Work required
Copy each line of the records below that mentions the word "taurinus".

[Dataset entries]
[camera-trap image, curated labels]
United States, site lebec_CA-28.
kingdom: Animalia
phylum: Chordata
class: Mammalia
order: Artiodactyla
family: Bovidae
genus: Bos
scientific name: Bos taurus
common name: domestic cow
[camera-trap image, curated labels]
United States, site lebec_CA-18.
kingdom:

==

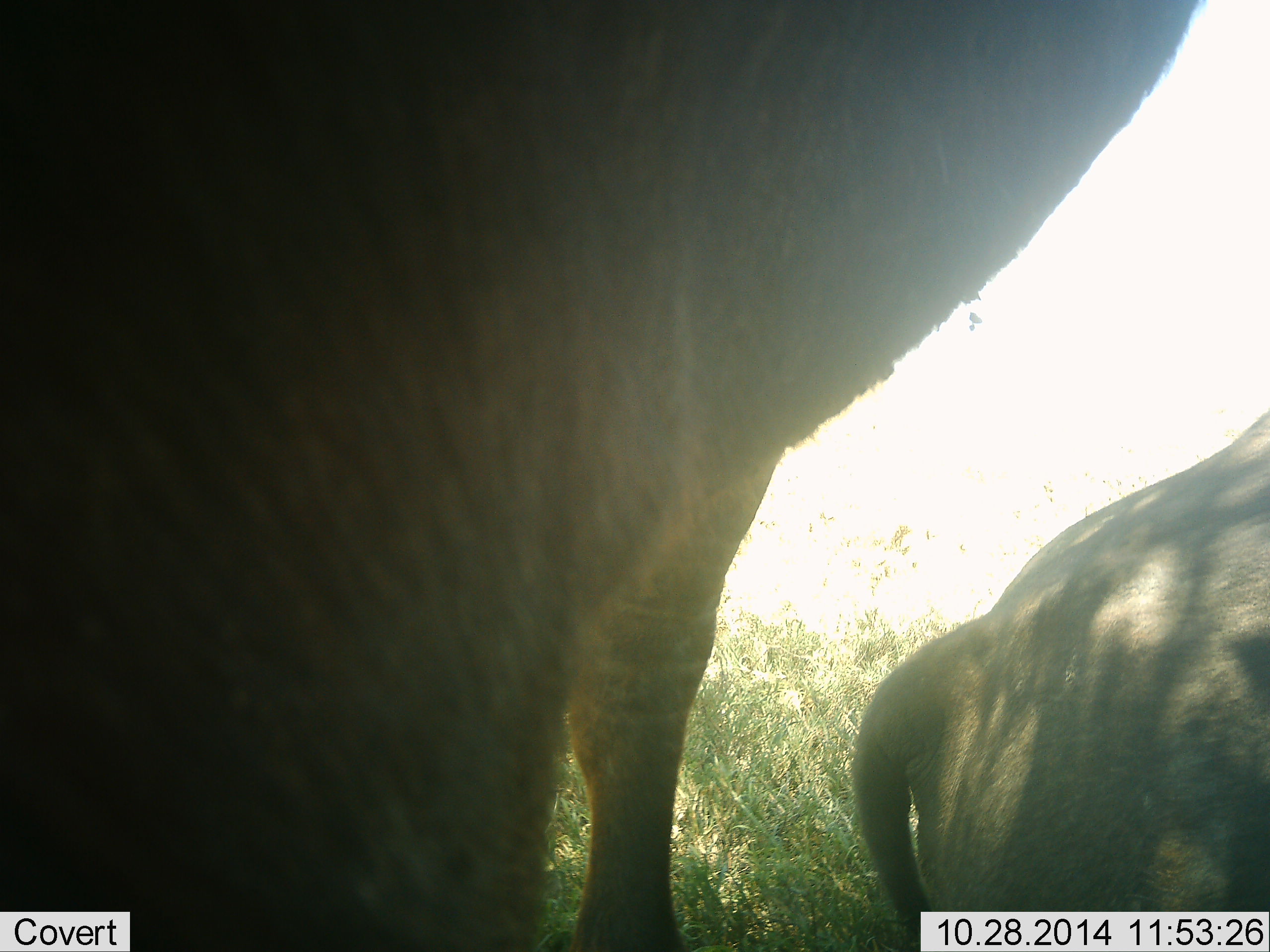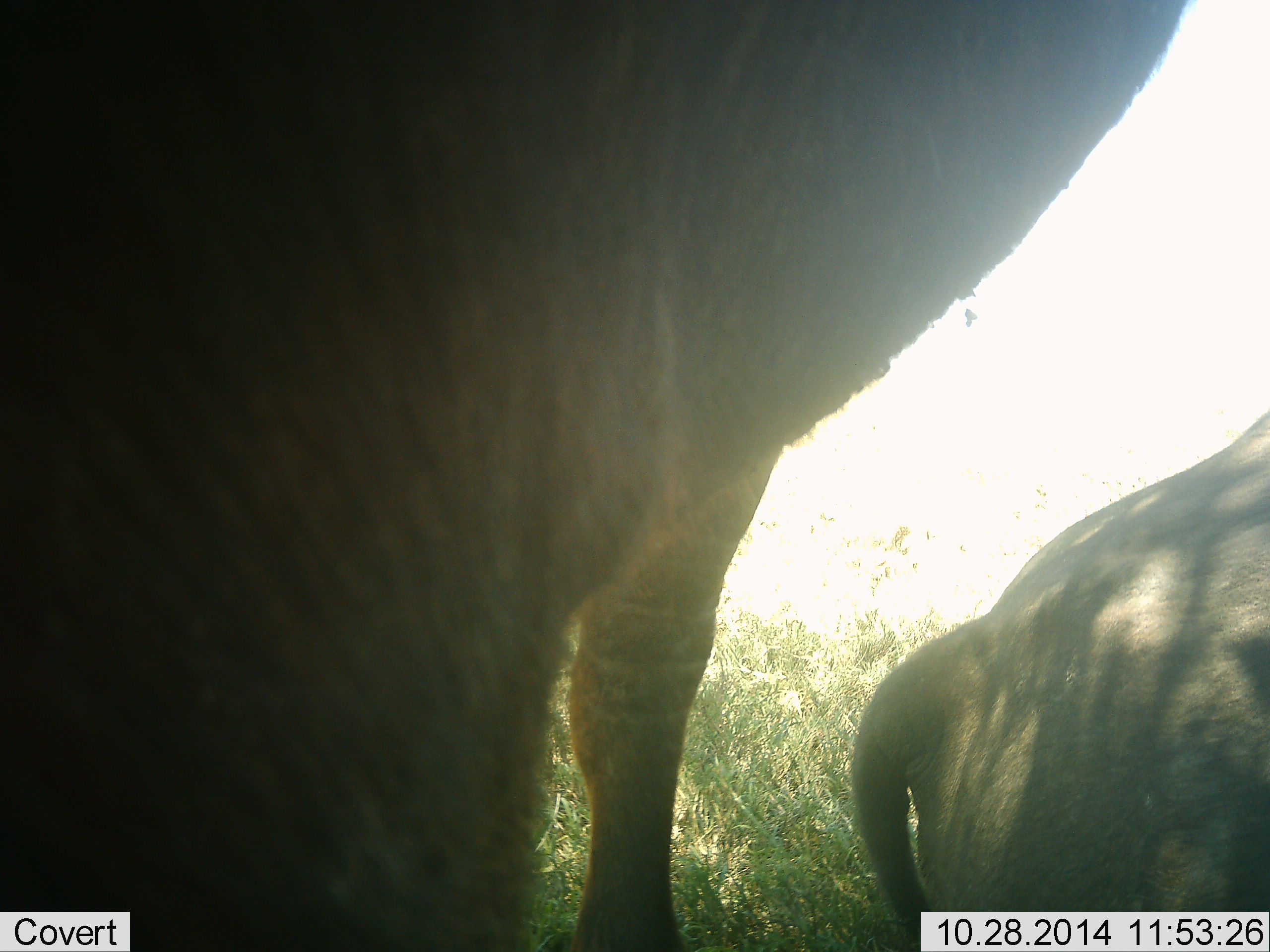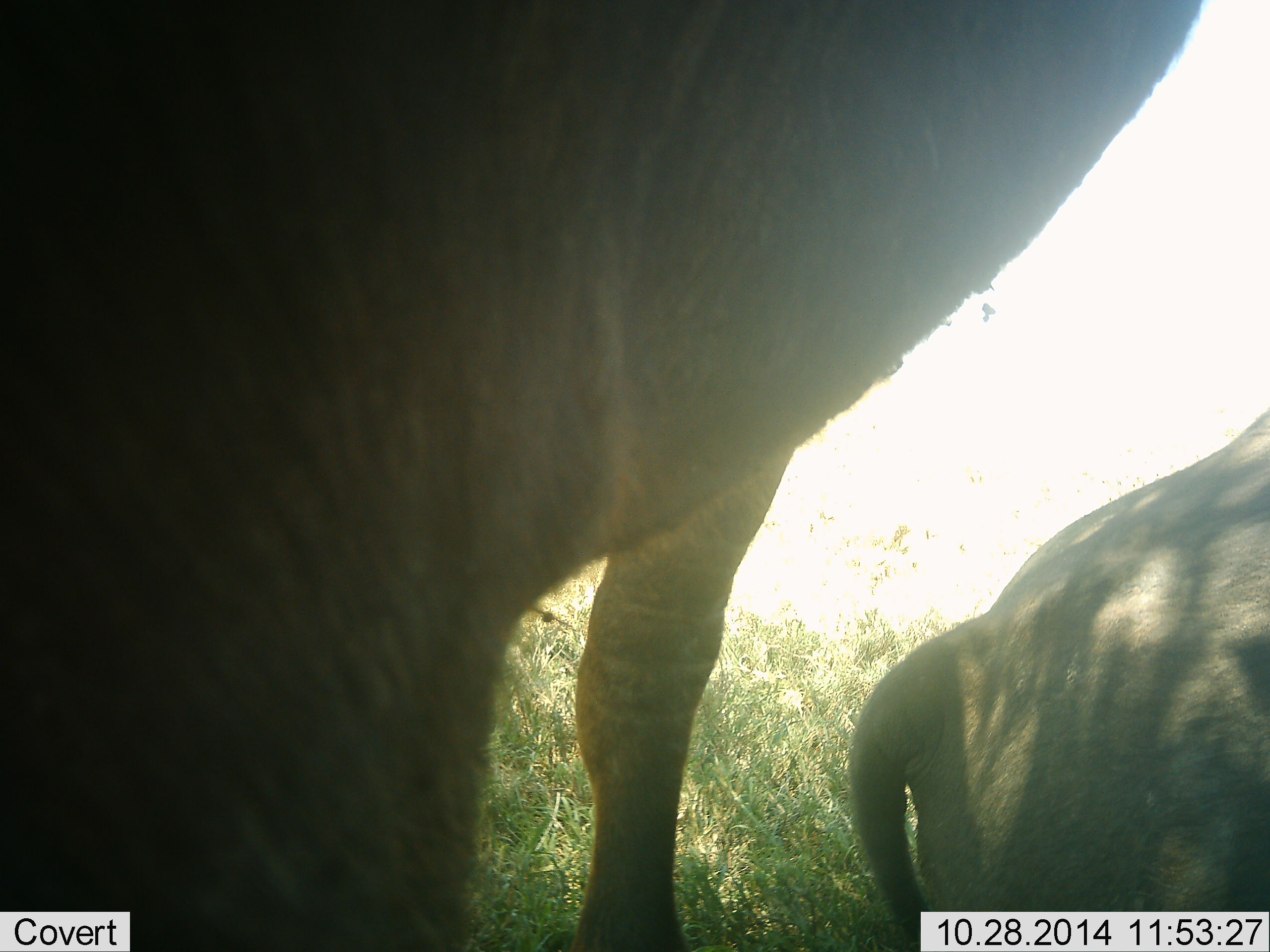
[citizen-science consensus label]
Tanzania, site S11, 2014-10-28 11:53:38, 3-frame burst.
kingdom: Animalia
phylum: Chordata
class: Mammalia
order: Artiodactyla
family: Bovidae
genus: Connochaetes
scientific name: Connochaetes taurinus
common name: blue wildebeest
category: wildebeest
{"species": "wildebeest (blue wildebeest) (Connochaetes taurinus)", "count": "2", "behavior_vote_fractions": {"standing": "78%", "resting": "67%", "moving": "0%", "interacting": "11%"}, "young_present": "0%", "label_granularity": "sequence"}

==

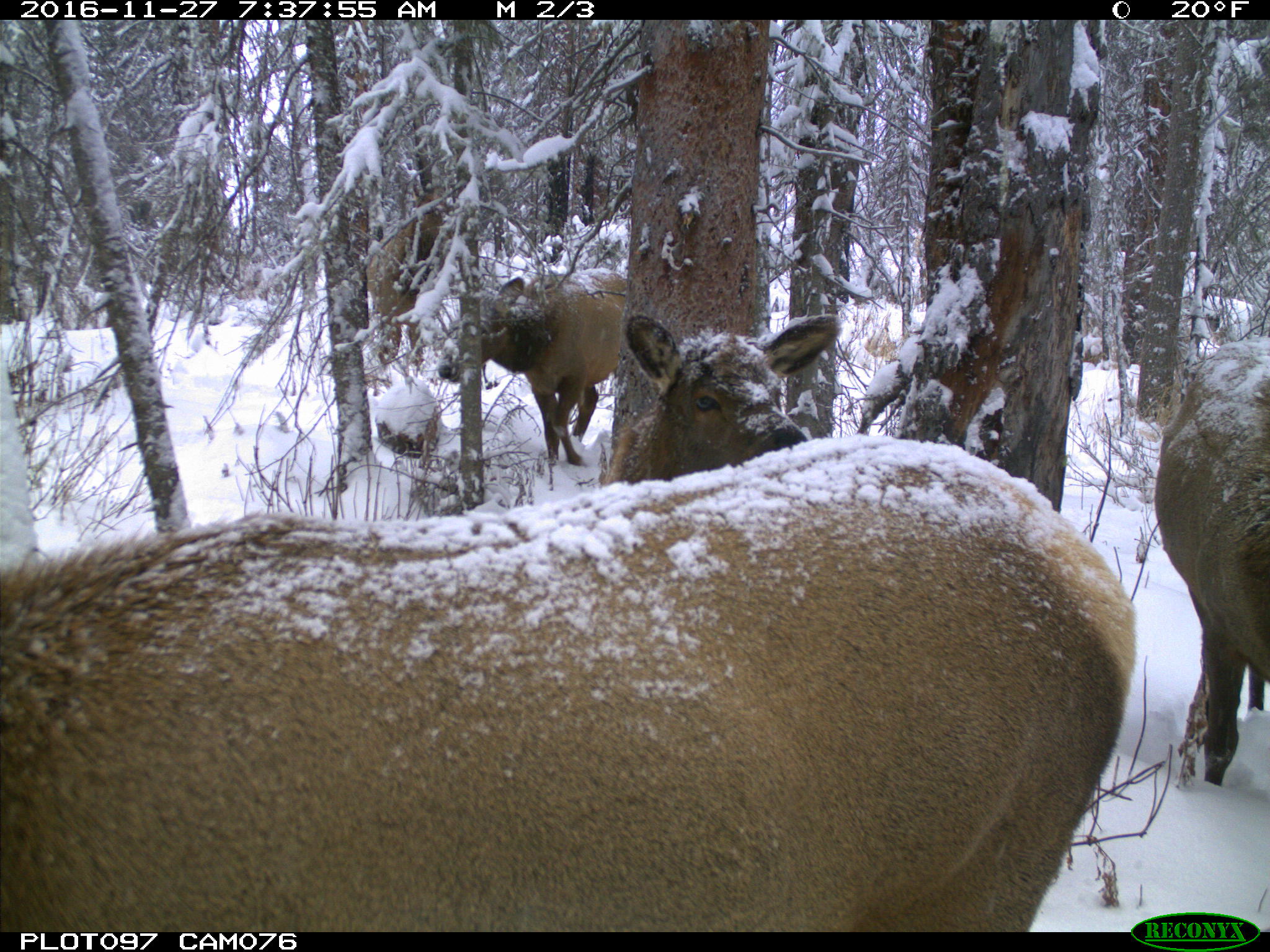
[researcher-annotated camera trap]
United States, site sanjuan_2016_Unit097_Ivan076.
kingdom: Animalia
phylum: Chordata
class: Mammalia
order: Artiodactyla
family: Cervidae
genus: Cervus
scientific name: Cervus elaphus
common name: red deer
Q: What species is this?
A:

Solution
scientific name: Connochaetes taurinus
{"species": "wildebeest (blue wildebeest) (Connochaetes taurinus)", "count": "2", "behavior_vote_fractions": {"standing": "78%", "resting": "67%", "moving": "0%", "interacting": "11%"}, "young_present": "0%", "label_granularity": "sequence"}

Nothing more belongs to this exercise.